As a part of one previous investigation we had characterized the promoter methylation status of the DNA repair gene MGMT in all type 1 GBM (Table 3, cases G3, G7, G14 and G16), non-type 1–non-type 2 GBM (Table 3, cases G2, G6, G8 and G9) as well as eight type 2 GBM here described [26]. This analysis together with the present results of p53 and EGFR have evidenced similar rates of MGMT methylation for the three GBM subtypes, and they are in accordance with the overall methylation rates reported in glioblastoma [5, 27]. Typically, MGMT was methylated in the first GBM and remained always methylated upon relapse. Thus, our results also confirmed the observation that, in the pathogenesis and progression of GBM, MGMT becomes hypermethylated at an early stage [28, 29] and remains methylated through progression, a situation which was has been described in small adenomas and carcinomas of colorectal origin as well [30]. The p53 mutational analysis in those type 1 GBM with methylated MGMT showed G:C to A:T transition within CpG site (c.273 CGT→CAT) in two cases. Further mutations of p53 in tumors with methylated MGMT (1 case) occurred in non-CpG sites. From p53 data bases entries, approximately 52% of mutational events are transition mutations and, of this subset, about 72% are G:C to A:T transitions (http://www.p53.iarc.fr, http://www.p53.free.fr) [31], although the signature of the mutational spectrum varies according to tumor type. It was previously suggested a link [29] between MGMT methylation and the presence of G:C to A:T transition mutations in p53 in gliomas. In the present study we could confirm the former in two patients (cases G14p, G14r, G16p and G16r, Table 1); in these cases, G:C to A:T transitions could be attributable to a inactivation in MGMT that allows O 6-methylguanine to persist and be read as an adenine. Our observations contrast with a recent investigation about GBM reporting only 4% of mutations of p53 in tumors with methylated MGMT within CpG sites [32] although we should take in mind the size of our type 1 GBM collective, clearly too short to state a definite tendency.

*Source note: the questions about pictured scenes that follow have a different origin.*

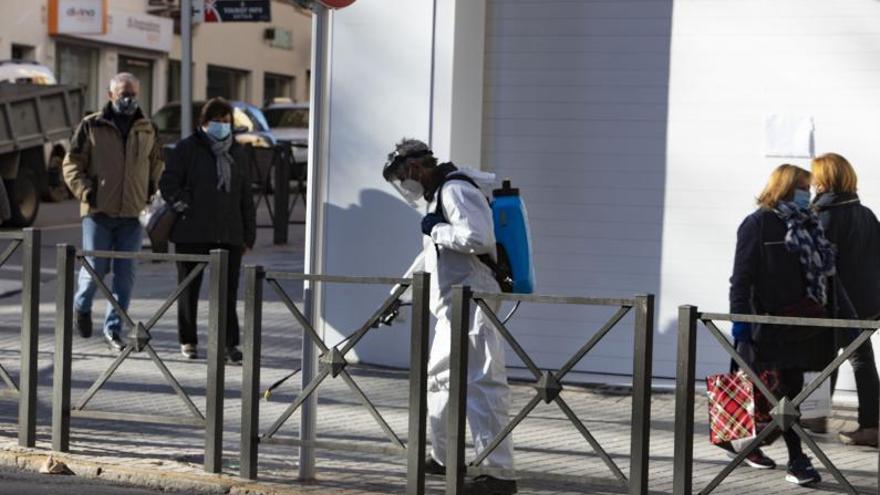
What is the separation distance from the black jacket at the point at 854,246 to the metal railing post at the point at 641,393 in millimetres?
2527

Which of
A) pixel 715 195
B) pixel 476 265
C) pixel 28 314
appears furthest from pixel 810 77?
pixel 28 314

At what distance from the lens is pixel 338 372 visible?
300 inches

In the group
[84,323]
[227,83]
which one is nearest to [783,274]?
[84,323]

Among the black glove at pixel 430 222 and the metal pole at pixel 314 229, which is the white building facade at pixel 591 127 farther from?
the black glove at pixel 430 222

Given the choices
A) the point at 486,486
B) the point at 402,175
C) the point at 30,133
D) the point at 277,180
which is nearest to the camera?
the point at 486,486

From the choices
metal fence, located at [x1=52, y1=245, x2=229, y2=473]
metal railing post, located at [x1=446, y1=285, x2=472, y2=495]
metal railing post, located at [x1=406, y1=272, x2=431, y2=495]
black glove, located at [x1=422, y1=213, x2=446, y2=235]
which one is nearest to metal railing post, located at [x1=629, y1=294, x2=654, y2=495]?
metal railing post, located at [x1=446, y1=285, x2=472, y2=495]

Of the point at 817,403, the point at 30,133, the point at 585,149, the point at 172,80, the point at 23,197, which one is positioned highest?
the point at 172,80

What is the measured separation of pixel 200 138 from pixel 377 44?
1391 millimetres

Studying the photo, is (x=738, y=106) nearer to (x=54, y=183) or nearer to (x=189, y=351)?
(x=189, y=351)

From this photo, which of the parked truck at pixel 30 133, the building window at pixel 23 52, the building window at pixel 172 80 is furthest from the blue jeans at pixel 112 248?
the building window at pixel 172 80

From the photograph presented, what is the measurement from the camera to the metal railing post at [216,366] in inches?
311

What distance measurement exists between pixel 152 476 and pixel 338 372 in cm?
104

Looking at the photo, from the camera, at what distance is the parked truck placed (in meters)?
22.2

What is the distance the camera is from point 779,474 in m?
8.48
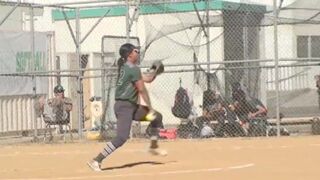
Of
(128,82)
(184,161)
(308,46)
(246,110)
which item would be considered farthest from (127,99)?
(308,46)

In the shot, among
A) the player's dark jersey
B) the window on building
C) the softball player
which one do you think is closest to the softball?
the softball player

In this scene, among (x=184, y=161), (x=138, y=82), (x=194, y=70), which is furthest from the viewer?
(x=194, y=70)

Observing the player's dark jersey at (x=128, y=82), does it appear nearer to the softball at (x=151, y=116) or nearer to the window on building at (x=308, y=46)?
the softball at (x=151, y=116)

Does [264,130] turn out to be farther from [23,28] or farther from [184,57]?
[23,28]

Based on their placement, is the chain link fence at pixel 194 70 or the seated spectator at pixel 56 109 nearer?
the chain link fence at pixel 194 70

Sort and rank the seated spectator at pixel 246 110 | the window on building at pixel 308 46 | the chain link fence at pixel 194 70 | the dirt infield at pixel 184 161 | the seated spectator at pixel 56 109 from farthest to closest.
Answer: the window on building at pixel 308 46
the seated spectator at pixel 56 109
the chain link fence at pixel 194 70
the seated spectator at pixel 246 110
the dirt infield at pixel 184 161

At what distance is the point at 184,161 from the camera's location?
12.5m

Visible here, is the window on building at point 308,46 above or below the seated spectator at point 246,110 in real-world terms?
above

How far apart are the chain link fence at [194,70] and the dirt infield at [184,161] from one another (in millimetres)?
2231

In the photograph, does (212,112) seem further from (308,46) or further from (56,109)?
(56,109)

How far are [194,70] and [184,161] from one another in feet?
25.5

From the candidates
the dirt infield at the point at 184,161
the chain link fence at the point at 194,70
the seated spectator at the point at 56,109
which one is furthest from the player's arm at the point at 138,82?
the seated spectator at the point at 56,109

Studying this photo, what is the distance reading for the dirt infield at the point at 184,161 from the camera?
10.5 m

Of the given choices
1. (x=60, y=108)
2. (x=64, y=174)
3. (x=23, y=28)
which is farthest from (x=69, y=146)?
(x=23, y=28)
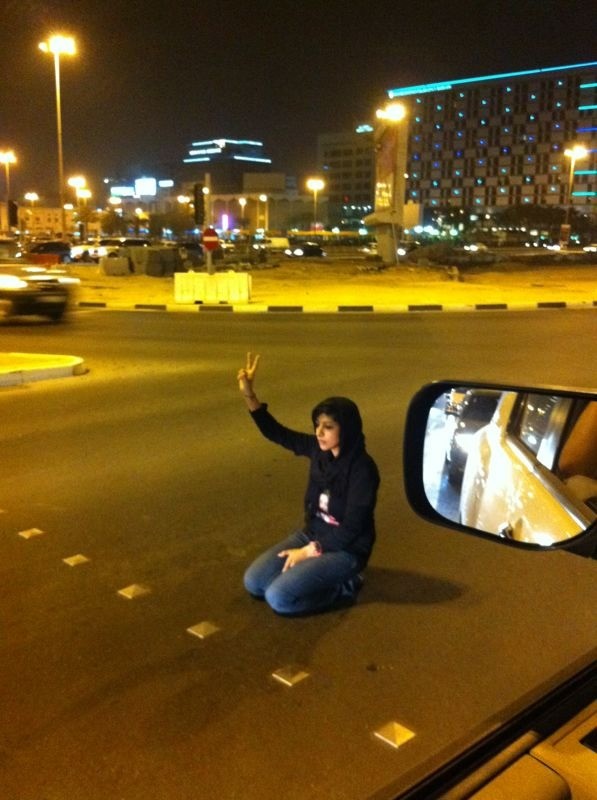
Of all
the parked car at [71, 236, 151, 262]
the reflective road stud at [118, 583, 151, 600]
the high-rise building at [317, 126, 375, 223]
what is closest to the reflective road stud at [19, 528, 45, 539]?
the reflective road stud at [118, 583, 151, 600]

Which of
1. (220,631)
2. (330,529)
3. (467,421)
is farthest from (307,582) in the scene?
(467,421)

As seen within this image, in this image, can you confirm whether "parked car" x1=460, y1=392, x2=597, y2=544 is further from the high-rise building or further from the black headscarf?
the high-rise building

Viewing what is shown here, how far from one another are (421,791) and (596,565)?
335cm

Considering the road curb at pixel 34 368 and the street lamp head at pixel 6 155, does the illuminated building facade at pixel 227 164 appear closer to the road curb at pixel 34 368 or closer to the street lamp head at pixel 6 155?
the street lamp head at pixel 6 155

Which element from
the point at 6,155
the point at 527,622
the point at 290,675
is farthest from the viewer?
the point at 6,155

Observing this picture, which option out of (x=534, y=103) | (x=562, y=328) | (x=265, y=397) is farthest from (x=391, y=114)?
(x=534, y=103)

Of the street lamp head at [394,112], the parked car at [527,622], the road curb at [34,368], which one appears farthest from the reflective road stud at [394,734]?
the street lamp head at [394,112]

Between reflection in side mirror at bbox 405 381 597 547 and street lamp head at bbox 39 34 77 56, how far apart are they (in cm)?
3126

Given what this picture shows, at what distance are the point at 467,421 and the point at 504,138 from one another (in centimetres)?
16998

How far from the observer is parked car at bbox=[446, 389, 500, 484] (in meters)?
3.97

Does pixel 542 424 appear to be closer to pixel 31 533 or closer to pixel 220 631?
pixel 220 631

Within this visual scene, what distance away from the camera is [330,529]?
174 inches

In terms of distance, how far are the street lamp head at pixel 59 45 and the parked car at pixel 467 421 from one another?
104 feet

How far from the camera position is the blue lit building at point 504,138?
15038 cm
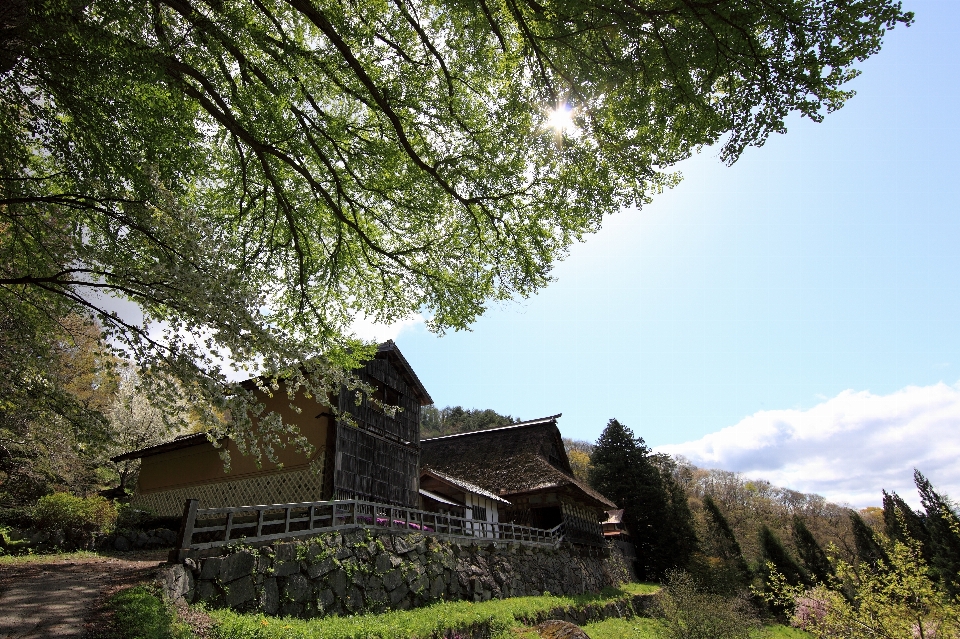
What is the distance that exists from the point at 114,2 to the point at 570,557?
26.2m

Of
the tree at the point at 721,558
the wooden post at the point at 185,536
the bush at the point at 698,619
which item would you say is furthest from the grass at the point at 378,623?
the tree at the point at 721,558

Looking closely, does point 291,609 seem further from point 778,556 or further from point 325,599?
point 778,556

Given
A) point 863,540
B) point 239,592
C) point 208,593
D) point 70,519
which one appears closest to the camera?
point 208,593

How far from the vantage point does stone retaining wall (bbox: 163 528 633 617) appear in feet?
31.5

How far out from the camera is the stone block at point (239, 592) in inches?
376

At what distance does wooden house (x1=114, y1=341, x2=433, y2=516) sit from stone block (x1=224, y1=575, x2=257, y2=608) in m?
5.57

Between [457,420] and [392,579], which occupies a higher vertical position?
[457,420]

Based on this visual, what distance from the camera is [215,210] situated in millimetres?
10883

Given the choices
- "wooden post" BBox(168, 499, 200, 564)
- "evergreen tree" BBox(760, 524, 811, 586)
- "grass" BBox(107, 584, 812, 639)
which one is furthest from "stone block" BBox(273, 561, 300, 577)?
"evergreen tree" BBox(760, 524, 811, 586)

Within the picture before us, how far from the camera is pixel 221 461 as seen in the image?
18.8 meters

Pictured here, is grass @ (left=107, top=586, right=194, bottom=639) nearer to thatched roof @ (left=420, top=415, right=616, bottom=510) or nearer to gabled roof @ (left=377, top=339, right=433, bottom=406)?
gabled roof @ (left=377, top=339, right=433, bottom=406)

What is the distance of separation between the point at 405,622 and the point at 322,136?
1085cm

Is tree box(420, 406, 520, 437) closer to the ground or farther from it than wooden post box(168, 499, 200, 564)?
farther from it

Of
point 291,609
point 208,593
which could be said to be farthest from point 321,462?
point 208,593
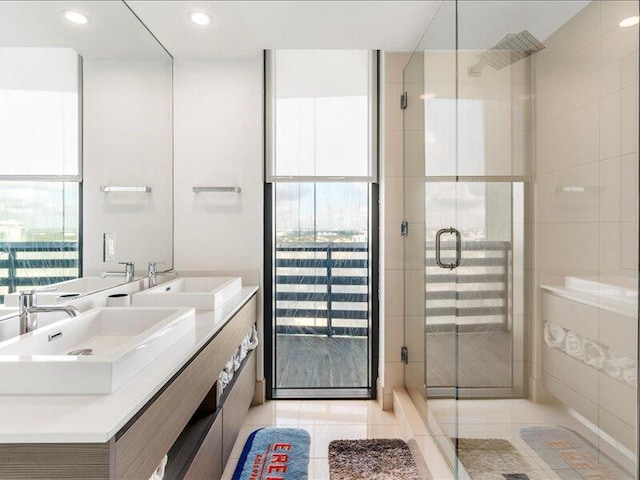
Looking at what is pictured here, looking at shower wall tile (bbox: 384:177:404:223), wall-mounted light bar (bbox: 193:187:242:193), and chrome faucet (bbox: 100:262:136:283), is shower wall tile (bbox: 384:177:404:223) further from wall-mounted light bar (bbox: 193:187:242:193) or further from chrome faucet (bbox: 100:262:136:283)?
chrome faucet (bbox: 100:262:136:283)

Strikingly, we have identified in cases G7p and G7r the exonic p53 polymorphism c.72C>G (Arg72Pro) together with the intronic polymorphism IVS3+21_37dup (P53PIN3). Several investigations have pointed the association between p53 polymorphisms and an increased risk for different cancers: for instance, in the case of the exonic c.72 variant such association was suggested since the p53 protein with Arg72 is more efficient in inducing apoptosis than the one with the Pro72 variant [33]. In clinical studies, the variants c.72 Pro/Pro and c.72 Arg/Pro have been associated with an elevated risk of lung cancer [34, 35]. Recently, intron 3 duplication (IVS3+21_37dup) has been found to be associated with increased risk of colorectal cancer [36]. However, the authors could not determine whether this intron 3 duplication alone influences mRNA stability or if this effect requires the codon Pro72 variant. To our knowledge, the occurrence of both polymorphisms in GBM patients has not been reported before and pointed to a possible role in brain cancer as well.

With respect to PTEN, we have identified mutations only in type 2 GBM. In four cases, PTEN mutations occurred in both the first GBM and the relapse. In four further cases, new mutations were observed in the recurrences but not in the first tumor. The rate and pattern of mutations are in accordance with previous reported data [37]. All tumors with PTEN mutations also harbored LOH at the chromosome region 10q23, which pointed to the inactivation of this tumor suppressor gene and make patent its contribution to the tumorigenesis and progression in GBM.

Taken together, our results strongly suggest that GBM relapses, compared to the corresponding first tumor, accumulate additional molecular alterations and may develop along two distinct pathways, which contribute to delineate the different profiles of type 1, type 2 and non-type 1–non-type 2 GBM.